Task item — Every entry must be transcribed exactly as written.

Input data —
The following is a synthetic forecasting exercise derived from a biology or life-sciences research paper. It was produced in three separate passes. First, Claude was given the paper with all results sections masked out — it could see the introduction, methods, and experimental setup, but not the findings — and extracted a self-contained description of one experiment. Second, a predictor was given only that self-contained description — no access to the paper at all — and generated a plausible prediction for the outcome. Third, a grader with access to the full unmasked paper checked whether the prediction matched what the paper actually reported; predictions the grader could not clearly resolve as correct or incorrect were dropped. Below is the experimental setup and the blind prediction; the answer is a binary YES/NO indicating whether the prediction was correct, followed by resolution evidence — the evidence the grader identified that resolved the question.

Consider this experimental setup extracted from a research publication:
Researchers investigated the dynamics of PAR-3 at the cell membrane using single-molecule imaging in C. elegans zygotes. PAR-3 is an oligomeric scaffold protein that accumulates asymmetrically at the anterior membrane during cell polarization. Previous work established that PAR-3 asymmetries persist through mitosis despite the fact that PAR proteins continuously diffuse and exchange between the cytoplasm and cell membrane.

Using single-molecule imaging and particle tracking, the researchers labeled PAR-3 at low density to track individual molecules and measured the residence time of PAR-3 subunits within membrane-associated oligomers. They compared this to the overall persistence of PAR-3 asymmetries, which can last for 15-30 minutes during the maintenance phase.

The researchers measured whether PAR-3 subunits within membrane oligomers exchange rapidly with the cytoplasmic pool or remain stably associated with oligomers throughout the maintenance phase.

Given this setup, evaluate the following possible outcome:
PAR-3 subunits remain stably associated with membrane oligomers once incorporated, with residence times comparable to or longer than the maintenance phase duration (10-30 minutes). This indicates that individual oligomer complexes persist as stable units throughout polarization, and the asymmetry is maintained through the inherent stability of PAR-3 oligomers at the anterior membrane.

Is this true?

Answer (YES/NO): NO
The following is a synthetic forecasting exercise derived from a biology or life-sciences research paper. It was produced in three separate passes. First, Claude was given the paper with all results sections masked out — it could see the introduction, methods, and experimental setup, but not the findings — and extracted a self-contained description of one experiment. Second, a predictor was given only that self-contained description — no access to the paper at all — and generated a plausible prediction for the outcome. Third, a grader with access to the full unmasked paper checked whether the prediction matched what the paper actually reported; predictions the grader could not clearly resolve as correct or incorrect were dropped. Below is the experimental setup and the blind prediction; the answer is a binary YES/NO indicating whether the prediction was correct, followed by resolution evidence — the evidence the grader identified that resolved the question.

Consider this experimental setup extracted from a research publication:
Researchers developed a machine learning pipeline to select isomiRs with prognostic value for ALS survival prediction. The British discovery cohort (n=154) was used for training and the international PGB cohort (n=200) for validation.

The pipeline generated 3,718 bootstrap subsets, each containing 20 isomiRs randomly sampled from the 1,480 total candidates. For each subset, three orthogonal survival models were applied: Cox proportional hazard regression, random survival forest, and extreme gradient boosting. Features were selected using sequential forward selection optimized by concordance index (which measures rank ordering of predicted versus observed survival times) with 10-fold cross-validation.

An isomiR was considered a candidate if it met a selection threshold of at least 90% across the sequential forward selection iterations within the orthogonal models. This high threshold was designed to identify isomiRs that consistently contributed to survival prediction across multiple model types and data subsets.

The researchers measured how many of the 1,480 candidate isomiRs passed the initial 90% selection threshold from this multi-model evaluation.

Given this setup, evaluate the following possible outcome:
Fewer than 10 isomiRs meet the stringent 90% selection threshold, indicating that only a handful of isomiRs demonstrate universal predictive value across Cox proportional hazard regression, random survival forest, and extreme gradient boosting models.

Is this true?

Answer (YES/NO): NO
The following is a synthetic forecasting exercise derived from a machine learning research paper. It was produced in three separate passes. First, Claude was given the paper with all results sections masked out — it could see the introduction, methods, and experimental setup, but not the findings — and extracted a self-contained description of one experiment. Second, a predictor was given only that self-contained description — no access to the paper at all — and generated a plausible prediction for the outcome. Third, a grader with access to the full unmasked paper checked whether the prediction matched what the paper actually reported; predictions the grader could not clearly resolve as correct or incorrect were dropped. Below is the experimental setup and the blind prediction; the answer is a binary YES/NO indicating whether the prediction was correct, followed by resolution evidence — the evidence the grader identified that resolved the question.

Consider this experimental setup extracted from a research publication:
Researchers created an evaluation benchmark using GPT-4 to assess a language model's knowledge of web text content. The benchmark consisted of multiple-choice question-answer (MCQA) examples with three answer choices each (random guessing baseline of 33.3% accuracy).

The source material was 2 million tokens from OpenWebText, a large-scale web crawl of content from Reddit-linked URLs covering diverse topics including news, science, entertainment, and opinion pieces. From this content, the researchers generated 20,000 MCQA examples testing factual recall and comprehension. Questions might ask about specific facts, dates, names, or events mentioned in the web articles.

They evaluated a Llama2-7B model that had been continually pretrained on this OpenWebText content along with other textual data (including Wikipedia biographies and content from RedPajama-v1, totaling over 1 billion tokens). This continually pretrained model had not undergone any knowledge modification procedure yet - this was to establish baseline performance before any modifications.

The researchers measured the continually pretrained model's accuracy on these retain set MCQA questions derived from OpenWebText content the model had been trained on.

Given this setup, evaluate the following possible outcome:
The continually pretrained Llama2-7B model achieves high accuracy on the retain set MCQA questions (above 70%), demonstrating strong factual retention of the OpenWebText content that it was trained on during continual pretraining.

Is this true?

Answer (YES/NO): NO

Written response —
The following is a synthetic forecasting exercise derived from a biology or life-sciences research paper. It was produced in three separate passes. First, Claude was given the paper with all results sections masked out — it could see the introduction, methods, and experimental setup, but not the findings — and extracted a self-contained description of one experiment. Second, a predictor was given only that self-contained description — no access to the paper at all — and generated a plausible prediction for the outcome. Third, a grader with access to the full unmasked paper checked whether the prediction matched what the paper actually reported; predictions the grader could not clearly resolve as correct or incorrect were dropped. Below is the experimental setup and the blind prediction; the answer is a binary YES/NO indicating whether the prediction was correct, followed by resolution evidence — the evidence the grader identified that resolved the question.

Consider this experimental setup extracted from a research publication:
Researchers investigated the dynamics of PAR-3 at the cell membrane using single-molecule imaging in C. elegans zygotes. PAR-3 is an oligomeric scaffold protein that accumulates asymmetrically at the anterior membrane during cell polarization. Previous work established that PAR-3 asymmetries persist through mitosis despite the fact that PAR proteins continuously diffuse and exchange between the cytoplasm and cell membrane.

Using single-molecule imaging and particle tracking, the researchers labeled PAR-3 at low density to track individual molecules and measured the residence time of PAR-3 subunits within membrane-associated oligomers. They compared this to the overall persistence of PAR-3 asymmetries, which can last for 15-30 minutes during the maintenance phase.

The researchers measured whether PAR-3 subunits within membrane oligomers exchange rapidly with the cytoplasmic pool or remain stably associated with oligomers throughout the maintenance phase.

Given this setup, evaluate the following possible outcome:
PAR-3 subunits remain stably associated with membrane oligomers once incorporated, with residence times comparable to or longer than the maintenance phase duration (10-30 minutes). This indicates that individual oligomer complexes persist as stable units throughout polarization, and the asymmetry is maintained through the inherent stability of PAR-3 oligomers at the anterior membrane.

Is this true?

Answer (YES/NO): NO
The following is a synthetic forecasting exercise derived from a biology or life-sciences research paper. It was produced in three separate passes. First, Claude was given the paper with all results sections masked out — it could see the introduction, methods, and experimental setup, but not the findings — and extracted a self-contained description of one experiment. Second, a predictor was given only that self-contained description — no access to the paper at all — and generated a plausible prediction for the outcome. Third, a grader with access to the full unmasked paper checked whether the prediction matched what the paper actually reported; predictions the grader could not clearly resolve as correct or incorrect were dropped. Below is the experimental setup and the blind prediction; the answer is a binary YES/NO indicating whether the prediction was correct, followed by resolution evidence — the evidence the grader identified that resolved the question.

Consider this experimental setup extracted from a research publication:
Researchers developed a machine learning pipeline to select isomiRs with prognostic value for ALS survival prediction. The British discovery cohort (n=154) was used for training and the international PGB cohort (n=200) for validation.

The pipeline generated 3,718 bootstrap subsets, each containing 20 isomiRs randomly sampled from the 1,480 total candidates. For each subset, three orthogonal survival models were applied: Cox proportional hazard regression, random survival forest, and extreme gradient boosting. Features were selected using sequential forward selection optimized by concordance index (which measures rank ordering of predicted versus observed survival times) with 10-fold cross-validation.

An isomiR was considered a candidate if it met a selection threshold of at least 90% across the sequential forward selection iterations within the orthogonal models. This high threshold was designed to identify isomiRs that consistently contributed to survival prediction across multiple model types and data subsets.

The researchers measured how many of the 1,480 candidate isomiRs passed the initial 90% selection threshold from this multi-model evaluation.

Given this setup, evaluate the following possible outcome:
Fewer than 10 isomiRs meet the stringent 90% selection threshold, indicating that only a handful of isomiRs demonstrate universal predictive value across Cox proportional hazard regression, random survival forest, and extreme gradient boosting models.

Is this true?

Answer (YES/NO): NO
The following is a synthetic forecasting exercise derived from a machine learning research paper. It was produced in three separate passes. First, Claude was given the paper with all results sections masked out — it could see the introduction, methods, and experimental setup, but not the findings — and extracted a self-contained description of one experiment. Second, a predictor was given only that self-contained description — no access to the paper at all — and generated a plausible prediction for the outcome. Third, a grader with access to the full unmasked paper checked whether the prediction matched what the paper actually reported; predictions the grader could not clearly resolve as correct or incorrect were dropped. Below is the experimental setup and the blind prediction; the answer is a binary YES/NO indicating whether the prediction was correct, followed by resolution evidence — the evidence the grader identified that resolved the question.

Consider this experimental setup extracted from a research publication:
Researchers created an evaluation benchmark using GPT-4 to assess a language model's knowledge of web text content. The benchmark consisted of multiple-choice question-answer (MCQA) examples with three answer choices each (random guessing baseline of 33.3% accuracy).

The source material was 2 million tokens from OpenWebText, a large-scale web crawl of content from Reddit-linked URLs covering diverse topics including news, science, entertainment, and opinion pieces. From this content, the researchers generated 20,000 MCQA examples testing factual recall and comprehension. Questions might ask about specific facts, dates, names, or events mentioned in the web articles.

They evaluated a Llama2-7B model that had been continually pretrained on this OpenWebText content along with other textual data (including Wikipedia biographies and content from RedPajama-v1, totaling over 1 billion tokens). This continually pretrained model had not undergone any knowledge modification procedure yet - this was to establish baseline performance before any modifications.

The researchers measured the continually pretrained model's accuracy on these retain set MCQA questions derived from OpenWebText content the model had been trained on.

Given this setup, evaluate the following possible outcome:
The continually pretrained Llama2-7B model achieves high accuracy on the retain set MCQA questions (above 70%), demonstrating strong factual retention of the OpenWebText content that it was trained on during continual pretraining.

Is this true?

Answer (YES/NO): NO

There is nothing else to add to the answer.